Ничего не произошло. Он добивался удара молнии, а получил право зажечь свечку. Возвратившись в Париж, он вместе с Жаком вознамерился начать свой фашистский журнал, требовалась государственная лицензия, но ждать её было неоткуда, и они присоединились к умирающей роялистской газете. Мишель был на грани краха, он перестал посещать мессы. Он стремился скорее к скрупулёзной ограниченности, чем к ограниченной скрупулёзности, решив, что если похоть была человеческим пороком, первородным грехом, то для сына божьего даже брак оказывался безнравственен. Чтобы сохранить журнал на плаву, они с Жаком организовывали лекции на Левом берегу, готовясь к вечеру о Сократе, он принялся цитировать Ницше, упав в объятия Заратустры и обнаружив «пугающее, несущее кровное оскорбление богохульство: “Богумер”».
Сегодня мы называем такой момент кризисом идентичности, в те времена психология уступала место политике. Для Мишеля это был кризис социальный, всемирно-исторический. Он был способен дойти до самой сути веры, мгновенно переноситься в другие эпохи. Он осознал, что первородный грех положил начало воле, будучи божьим проклятием, воля обернулась благословением человека. Бог предложил человеку спасение и себя, как Господина, но, наряду с проклятием, первородный грех сделал каждого человека своим собственным господином, повелителем царства «нет». Руководителей роялистского журнала стали беспокоить бредни Мишеля, они обвинили своих редакторов в фанатизме. «Мы утверждали», — писал Мишель, — что современный мир испытывает безмерную, острую потребность в фанатиках и сумасшедших, в тех, кто отдаст жизнь за свою религию, веру, любовь. Перед лицом Востока, преобразованного коммунизмом и верой в коммунизм, обрётшего новую надежду и новые земные чаяния, наш ветхий Запад трясся за свои материальные и духовные богатства, которых у него не было даже мужества защищать. Чтобы воспрепятствовать распространению коммунистической веры на Земле и коммунистическим амбициям по присвоению мира, необходимо было утвердить абсолютную веру в Господа, создать фанатиков Господа, доказать, что одержимость Господом ещё не умерла для Запада8
.Они теряли хватку: царство «нет» стало царством «да». Мишель наслаждался отвратительной вольностью первородного греха, Жака заклинило на донкихотстве. Вместе они атаковали кафе своими навязчивыми проповедями о величии безумства, о безумстве величия, о преисподней секса, о сексуальной преисподней, о великолепии святых мучеников, о восхищении Инквизицией.
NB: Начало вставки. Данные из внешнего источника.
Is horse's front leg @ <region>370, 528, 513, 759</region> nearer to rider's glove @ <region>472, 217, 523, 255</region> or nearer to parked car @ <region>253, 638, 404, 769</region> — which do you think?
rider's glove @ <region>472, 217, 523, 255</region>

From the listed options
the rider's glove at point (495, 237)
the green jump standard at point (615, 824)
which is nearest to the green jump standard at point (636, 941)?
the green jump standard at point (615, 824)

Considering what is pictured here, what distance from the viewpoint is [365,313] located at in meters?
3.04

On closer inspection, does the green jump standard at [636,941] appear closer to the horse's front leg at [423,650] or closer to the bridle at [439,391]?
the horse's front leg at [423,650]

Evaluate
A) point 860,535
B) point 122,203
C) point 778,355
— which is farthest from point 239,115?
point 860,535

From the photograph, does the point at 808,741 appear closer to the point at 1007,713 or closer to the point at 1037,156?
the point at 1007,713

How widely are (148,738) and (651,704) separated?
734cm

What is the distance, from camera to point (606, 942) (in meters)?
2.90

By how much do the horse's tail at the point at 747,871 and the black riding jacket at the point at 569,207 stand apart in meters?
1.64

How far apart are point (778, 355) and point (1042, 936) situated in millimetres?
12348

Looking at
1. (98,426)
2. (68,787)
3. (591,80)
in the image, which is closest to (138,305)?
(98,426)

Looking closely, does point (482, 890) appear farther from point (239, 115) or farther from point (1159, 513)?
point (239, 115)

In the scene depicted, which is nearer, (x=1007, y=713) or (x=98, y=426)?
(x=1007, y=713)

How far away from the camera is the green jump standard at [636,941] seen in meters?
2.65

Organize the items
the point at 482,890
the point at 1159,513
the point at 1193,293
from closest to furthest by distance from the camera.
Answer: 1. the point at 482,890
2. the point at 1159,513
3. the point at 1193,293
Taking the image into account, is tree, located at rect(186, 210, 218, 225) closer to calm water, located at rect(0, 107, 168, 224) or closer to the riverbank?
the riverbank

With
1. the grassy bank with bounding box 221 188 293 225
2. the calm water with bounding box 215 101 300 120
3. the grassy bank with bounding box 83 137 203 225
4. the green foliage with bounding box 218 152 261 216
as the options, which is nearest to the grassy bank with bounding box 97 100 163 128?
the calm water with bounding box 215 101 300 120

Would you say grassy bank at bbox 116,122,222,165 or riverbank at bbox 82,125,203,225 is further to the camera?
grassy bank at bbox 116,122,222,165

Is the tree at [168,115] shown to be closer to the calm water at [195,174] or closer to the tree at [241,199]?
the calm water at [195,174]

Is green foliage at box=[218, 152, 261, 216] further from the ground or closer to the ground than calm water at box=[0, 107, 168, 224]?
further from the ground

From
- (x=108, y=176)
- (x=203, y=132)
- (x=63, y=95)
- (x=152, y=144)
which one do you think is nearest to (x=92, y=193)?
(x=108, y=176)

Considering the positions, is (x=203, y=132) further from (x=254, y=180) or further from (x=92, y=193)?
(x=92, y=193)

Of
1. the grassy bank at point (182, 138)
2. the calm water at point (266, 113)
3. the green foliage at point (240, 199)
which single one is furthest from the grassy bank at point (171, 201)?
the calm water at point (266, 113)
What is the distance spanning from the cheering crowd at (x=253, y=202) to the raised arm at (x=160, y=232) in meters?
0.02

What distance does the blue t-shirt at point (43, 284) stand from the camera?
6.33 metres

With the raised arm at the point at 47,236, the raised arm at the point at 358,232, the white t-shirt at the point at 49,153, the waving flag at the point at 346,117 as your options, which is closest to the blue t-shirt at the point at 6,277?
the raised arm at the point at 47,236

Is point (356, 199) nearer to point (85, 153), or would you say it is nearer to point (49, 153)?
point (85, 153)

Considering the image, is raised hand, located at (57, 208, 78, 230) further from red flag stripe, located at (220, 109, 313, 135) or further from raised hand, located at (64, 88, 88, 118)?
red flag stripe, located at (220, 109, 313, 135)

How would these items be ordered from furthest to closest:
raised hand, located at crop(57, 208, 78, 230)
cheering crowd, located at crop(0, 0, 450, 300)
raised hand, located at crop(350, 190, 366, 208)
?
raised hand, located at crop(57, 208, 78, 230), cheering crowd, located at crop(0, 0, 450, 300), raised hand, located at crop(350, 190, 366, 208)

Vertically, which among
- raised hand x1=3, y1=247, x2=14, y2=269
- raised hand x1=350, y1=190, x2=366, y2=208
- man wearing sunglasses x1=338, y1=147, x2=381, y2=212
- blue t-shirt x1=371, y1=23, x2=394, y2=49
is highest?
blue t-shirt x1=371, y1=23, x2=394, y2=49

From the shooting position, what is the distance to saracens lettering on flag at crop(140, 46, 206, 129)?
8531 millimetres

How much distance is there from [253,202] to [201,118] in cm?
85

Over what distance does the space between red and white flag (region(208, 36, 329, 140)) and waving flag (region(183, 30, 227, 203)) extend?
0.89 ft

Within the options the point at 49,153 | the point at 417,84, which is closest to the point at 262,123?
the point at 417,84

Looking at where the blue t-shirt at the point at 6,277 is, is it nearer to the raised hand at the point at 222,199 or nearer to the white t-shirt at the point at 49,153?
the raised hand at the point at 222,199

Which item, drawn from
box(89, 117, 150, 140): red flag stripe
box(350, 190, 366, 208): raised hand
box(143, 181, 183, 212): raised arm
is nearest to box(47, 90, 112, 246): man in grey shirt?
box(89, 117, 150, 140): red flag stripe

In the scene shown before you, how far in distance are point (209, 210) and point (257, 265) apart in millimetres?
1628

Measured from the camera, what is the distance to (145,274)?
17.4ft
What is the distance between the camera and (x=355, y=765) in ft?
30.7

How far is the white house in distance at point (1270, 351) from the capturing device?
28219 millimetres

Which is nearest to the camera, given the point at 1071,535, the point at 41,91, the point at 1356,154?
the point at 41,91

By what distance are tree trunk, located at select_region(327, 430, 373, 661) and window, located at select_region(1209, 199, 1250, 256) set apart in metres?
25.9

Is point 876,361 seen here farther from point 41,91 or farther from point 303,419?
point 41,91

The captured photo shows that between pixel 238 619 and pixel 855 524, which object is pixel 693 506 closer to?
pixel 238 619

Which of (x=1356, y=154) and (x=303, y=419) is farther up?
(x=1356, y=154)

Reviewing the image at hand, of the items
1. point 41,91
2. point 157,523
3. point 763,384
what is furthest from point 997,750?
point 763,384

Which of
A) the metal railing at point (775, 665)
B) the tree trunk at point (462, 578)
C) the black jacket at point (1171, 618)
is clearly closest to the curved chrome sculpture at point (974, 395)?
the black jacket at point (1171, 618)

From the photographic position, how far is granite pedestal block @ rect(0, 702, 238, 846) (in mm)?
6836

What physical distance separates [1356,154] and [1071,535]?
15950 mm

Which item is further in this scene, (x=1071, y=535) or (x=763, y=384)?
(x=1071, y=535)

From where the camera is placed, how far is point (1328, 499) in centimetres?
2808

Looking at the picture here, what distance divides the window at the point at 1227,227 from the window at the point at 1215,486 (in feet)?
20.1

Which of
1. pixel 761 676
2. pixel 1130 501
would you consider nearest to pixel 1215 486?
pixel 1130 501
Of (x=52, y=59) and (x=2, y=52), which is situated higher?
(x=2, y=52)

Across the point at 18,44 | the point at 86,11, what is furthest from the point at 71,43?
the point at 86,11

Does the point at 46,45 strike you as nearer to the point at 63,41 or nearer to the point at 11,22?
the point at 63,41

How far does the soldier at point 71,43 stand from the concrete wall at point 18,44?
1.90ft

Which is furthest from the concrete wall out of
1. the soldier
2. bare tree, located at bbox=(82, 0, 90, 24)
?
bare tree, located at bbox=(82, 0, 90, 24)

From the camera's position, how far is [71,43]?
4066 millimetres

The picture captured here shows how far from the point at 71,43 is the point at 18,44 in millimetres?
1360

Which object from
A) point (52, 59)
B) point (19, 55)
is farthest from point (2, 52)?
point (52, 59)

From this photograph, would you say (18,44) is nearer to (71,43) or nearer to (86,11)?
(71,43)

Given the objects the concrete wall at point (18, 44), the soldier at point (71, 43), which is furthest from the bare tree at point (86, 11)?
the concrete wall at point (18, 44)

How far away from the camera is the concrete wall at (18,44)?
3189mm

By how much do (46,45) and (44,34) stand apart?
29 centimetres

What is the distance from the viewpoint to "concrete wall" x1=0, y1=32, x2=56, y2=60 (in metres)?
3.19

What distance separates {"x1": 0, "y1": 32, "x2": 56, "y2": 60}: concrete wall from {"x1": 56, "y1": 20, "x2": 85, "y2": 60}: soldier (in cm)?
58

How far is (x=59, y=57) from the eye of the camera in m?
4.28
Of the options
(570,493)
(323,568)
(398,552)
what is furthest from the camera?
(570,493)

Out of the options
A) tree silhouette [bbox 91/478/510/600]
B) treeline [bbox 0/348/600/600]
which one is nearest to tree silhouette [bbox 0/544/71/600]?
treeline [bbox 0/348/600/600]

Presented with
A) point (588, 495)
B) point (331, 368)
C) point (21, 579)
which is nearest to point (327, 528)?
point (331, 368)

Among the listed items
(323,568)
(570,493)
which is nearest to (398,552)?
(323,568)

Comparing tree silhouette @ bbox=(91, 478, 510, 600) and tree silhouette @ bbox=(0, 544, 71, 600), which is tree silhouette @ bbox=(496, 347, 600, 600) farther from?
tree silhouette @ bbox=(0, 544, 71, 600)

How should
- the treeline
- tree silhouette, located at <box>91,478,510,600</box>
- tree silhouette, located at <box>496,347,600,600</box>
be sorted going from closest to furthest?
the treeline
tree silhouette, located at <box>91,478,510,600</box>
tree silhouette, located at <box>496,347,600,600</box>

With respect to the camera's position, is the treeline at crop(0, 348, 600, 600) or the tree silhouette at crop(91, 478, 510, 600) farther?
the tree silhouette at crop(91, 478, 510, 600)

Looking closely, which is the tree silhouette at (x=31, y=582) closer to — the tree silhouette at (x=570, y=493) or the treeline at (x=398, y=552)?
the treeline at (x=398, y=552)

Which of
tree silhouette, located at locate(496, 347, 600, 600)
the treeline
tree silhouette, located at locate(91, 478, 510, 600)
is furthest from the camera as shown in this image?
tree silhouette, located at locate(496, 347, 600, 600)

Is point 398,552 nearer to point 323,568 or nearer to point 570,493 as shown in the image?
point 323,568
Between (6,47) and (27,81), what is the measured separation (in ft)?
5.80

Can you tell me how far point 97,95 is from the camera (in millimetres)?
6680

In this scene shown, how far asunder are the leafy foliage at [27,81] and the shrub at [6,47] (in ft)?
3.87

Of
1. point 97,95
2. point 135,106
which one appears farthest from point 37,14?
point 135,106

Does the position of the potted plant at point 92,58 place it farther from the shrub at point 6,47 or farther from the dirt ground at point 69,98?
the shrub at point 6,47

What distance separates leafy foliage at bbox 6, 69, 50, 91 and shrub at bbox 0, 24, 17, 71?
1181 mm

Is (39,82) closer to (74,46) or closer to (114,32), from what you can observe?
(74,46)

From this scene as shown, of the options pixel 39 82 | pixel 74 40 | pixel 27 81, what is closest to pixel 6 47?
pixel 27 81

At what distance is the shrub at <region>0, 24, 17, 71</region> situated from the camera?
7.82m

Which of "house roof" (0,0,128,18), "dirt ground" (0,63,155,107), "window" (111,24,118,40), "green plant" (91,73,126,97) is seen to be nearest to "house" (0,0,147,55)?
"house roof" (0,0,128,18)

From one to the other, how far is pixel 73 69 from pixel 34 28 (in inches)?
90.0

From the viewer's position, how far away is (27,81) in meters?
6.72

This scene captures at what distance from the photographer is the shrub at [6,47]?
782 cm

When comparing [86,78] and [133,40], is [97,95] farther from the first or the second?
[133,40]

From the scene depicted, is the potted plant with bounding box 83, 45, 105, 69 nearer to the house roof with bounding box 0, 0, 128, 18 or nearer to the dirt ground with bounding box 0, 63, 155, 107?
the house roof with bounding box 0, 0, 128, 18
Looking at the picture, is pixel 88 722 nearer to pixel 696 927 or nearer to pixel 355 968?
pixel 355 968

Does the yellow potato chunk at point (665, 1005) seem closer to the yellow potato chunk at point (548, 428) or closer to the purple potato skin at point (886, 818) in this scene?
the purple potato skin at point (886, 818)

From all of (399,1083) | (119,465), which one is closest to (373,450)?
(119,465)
В прошлый уикенд в речи к генеральной ассамблее Церкви Шотландии Тэтчер процитировала Священное Писание, демонстрируя, что сказанное ею является библейским предписанием «трудиться и пользоваться нашими способностями ради преумножения богатств». Проиллюстрировав своё убеждение в том, что пример «личной ответственности» более полезен для общества, чем коллективные действия государства всеобщего благосостояния, Тэтчер отметила, что решение Иисуса Христа пойти на смерть за чужие грехи было его личным выбором.
Это был 1947 год. Молодые мужчины и женщины в кафе улыбались и отворачивались. На Левом берегу можно было увидеть любые типажи. Мишелю всё стало ясно: «Наиболее остро требовались не изменения общественной жизни, а изменения внутренней жизни индивида». Он решил стать монахом.